Traitor to the Blood
Page 39
Chane froze behind the tree.
It was not a parchment, but the page of a book. He saw it clearly now. When she turned the next page, Chane saw lines of faded writing on the yellowed paper, stained with age.
Hunger's ache reminded him they were only mortal cattle, breeding and toiling, and living out their short existence in such ignorance that their deaths were no loss to the world. No loss at all, but…
The girl was reading.
Chane clenched his teeth. Where and how had this peasant whelp become literate? As he was, as Wynn was?
"Skulking?" someone whispered behind him.
Chane turned, ready to satisfy himself with whatever fool had managed to catch him unaware.

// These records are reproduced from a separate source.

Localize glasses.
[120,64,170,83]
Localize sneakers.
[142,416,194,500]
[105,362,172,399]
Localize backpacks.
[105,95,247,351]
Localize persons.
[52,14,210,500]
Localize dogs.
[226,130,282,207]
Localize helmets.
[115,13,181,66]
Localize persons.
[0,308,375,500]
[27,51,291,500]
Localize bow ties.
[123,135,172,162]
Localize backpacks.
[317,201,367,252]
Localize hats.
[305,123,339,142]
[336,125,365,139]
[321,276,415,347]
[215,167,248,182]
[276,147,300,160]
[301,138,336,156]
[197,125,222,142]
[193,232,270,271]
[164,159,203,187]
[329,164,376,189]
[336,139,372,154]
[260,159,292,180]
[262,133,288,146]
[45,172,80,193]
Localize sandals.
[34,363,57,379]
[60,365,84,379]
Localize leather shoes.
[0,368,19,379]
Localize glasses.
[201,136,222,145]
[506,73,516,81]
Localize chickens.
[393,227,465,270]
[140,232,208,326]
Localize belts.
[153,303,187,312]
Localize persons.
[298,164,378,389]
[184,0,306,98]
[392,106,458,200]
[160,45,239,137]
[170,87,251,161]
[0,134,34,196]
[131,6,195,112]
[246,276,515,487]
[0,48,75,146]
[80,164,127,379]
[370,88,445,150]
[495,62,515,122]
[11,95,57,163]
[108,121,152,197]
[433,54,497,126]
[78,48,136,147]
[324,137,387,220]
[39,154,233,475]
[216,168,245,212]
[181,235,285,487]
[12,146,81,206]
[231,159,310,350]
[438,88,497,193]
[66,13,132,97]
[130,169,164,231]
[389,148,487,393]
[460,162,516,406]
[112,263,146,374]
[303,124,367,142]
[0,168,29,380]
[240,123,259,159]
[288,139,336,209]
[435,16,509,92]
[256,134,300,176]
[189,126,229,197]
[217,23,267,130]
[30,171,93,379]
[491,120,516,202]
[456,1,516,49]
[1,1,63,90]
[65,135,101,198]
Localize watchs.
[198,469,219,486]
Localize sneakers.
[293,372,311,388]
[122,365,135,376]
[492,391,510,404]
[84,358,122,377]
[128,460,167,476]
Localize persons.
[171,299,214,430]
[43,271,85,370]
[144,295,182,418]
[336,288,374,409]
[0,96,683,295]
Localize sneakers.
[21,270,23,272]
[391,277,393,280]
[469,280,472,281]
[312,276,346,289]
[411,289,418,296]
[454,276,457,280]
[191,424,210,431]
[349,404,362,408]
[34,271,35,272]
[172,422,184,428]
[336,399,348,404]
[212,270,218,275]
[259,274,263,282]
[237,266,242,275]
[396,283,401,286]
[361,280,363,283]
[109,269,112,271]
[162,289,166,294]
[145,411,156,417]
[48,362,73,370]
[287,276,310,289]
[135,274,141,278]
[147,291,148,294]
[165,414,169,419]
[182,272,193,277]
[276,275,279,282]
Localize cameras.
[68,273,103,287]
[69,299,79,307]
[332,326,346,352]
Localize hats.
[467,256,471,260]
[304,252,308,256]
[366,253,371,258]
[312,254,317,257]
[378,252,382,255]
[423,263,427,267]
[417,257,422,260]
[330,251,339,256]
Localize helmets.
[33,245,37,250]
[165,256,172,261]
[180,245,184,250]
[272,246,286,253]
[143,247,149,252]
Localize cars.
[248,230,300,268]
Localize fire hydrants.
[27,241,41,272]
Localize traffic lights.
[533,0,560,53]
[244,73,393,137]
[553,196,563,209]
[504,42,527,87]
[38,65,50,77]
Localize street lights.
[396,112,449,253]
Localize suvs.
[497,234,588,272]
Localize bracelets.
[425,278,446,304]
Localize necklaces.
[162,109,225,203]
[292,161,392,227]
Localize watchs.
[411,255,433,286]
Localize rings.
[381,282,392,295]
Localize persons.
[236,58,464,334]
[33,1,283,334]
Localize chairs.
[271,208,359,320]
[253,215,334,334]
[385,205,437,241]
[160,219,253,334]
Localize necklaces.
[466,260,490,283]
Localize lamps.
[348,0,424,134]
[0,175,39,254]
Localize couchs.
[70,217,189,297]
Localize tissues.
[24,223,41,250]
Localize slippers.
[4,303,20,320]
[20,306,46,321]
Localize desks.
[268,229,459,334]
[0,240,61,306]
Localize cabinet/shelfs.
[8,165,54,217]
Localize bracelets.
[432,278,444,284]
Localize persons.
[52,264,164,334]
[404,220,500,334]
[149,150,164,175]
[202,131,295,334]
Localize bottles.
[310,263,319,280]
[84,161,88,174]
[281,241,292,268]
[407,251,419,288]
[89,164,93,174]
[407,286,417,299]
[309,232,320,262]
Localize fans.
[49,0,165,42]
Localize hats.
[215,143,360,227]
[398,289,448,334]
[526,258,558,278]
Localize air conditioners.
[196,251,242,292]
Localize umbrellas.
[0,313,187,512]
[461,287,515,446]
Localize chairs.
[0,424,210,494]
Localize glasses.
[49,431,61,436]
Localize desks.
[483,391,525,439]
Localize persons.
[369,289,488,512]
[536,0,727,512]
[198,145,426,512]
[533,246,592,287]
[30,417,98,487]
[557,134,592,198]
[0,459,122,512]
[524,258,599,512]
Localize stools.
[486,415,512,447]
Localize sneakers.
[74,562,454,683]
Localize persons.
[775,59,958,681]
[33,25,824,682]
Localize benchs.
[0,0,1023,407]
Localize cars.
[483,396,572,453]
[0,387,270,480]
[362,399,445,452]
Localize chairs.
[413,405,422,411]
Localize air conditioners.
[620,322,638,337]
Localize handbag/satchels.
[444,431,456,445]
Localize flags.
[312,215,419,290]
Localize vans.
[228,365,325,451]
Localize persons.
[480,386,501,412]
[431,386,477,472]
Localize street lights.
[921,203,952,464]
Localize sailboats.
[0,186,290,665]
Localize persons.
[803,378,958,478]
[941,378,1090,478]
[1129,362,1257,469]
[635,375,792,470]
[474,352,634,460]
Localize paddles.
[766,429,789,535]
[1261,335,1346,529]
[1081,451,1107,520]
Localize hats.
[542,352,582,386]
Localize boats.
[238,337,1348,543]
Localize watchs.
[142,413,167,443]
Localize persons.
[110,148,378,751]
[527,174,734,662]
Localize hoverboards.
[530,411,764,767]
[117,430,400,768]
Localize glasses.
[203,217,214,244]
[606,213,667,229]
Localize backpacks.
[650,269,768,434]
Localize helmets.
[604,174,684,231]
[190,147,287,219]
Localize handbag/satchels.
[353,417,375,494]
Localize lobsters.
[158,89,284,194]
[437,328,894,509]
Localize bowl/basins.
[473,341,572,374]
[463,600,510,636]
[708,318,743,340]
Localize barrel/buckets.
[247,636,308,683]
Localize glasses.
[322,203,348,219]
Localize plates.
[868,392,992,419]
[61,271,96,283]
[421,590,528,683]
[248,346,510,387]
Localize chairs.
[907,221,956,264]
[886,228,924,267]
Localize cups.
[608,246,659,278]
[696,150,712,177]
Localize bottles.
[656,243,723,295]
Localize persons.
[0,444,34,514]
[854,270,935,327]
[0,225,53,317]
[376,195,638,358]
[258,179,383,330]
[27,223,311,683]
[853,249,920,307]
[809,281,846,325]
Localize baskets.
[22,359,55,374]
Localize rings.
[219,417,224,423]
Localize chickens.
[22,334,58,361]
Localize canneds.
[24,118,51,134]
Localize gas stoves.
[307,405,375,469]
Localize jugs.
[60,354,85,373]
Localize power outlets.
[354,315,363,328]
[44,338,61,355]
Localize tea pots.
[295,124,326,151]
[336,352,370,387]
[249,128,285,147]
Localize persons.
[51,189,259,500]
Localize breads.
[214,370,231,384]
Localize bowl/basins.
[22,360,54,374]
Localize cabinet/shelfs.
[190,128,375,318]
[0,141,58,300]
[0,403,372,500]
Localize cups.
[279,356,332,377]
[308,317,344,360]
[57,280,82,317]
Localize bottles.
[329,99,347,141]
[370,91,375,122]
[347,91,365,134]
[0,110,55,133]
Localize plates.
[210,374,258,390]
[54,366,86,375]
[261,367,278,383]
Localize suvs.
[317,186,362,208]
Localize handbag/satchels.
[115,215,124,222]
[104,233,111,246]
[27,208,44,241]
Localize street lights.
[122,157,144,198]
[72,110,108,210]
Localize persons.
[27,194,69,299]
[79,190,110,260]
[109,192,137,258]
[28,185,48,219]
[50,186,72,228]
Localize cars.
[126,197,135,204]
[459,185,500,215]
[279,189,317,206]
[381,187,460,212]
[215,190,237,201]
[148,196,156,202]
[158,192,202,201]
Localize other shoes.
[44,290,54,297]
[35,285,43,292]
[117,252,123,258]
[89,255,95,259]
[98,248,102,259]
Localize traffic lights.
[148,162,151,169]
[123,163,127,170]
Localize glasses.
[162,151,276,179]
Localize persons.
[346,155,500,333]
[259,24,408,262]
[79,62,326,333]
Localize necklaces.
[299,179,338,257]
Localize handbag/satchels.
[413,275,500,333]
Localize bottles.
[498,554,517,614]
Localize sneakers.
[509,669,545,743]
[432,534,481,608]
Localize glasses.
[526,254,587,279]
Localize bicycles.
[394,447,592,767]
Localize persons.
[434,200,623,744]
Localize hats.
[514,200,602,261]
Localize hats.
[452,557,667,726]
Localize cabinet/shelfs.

A few paces into the woods, the shadowed silhouette of Welstiel stepped from between the tree trunks.
"How did you get out?" Chane rasped.
"Most likely the same way you did."
There was something akin to defeat in Welstiel's voice.
"What's wrong?" Chane asked.
Welstiel gazed toward the city gates. "It is probable that Magiere still follows Leesil into the elven territory."
Chane did not care, but he had nowhere else to go. "Then we find our horses and a way to retrieve our possessions, and we follow—as always."
"We cannot."
"Why?"
"She and her companions can enter that land. She travels with a half-elf and a majay-hi. We do not. If we tried to enter, we would fail. The dead cannot walk in to those lands."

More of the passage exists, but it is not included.